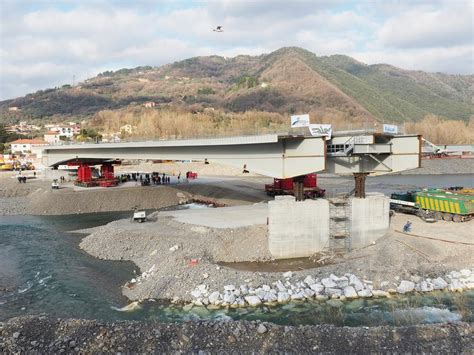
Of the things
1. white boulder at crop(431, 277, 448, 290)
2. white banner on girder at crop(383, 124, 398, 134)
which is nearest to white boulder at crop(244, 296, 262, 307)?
white boulder at crop(431, 277, 448, 290)

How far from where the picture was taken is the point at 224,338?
49.3ft

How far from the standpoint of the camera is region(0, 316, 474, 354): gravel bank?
14.4 meters

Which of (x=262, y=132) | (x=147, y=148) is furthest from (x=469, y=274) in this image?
(x=147, y=148)

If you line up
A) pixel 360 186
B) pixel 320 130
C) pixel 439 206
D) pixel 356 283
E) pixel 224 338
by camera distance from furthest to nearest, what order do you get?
pixel 439 206, pixel 360 186, pixel 320 130, pixel 356 283, pixel 224 338

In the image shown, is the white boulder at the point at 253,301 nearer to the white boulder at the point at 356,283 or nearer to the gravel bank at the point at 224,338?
the gravel bank at the point at 224,338

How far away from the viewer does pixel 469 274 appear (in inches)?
888

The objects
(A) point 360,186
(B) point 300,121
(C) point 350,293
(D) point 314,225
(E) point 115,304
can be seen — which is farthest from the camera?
(A) point 360,186

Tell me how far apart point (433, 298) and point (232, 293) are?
10.3m

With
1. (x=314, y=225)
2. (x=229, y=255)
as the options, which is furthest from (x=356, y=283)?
(x=229, y=255)

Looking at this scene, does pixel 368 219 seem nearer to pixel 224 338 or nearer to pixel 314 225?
pixel 314 225

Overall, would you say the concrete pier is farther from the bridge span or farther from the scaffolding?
the bridge span

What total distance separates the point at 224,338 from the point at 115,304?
7.97m

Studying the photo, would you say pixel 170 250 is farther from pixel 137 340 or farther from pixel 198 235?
pixel 137 340

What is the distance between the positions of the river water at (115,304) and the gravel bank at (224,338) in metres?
2.64
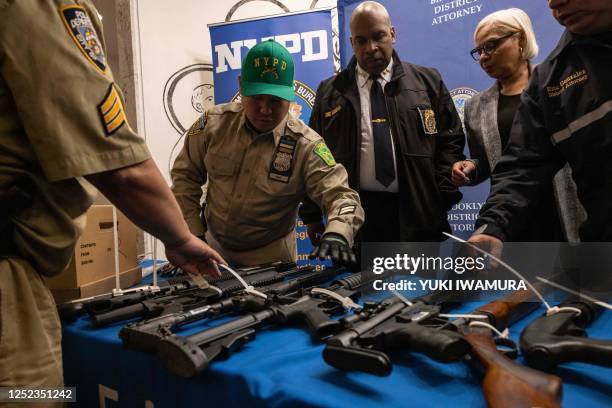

**Objective:** Pick out each line of the records above that contains the word "this".

**Answer below:**
Which of (x=262, y=132) | (x=147, y=148) is furthest from (x=469, y=274) in this image?
Looking at this scene, does pixel 368 219 seem nearer to pixel 224 338 or nearer to pixel 314 225?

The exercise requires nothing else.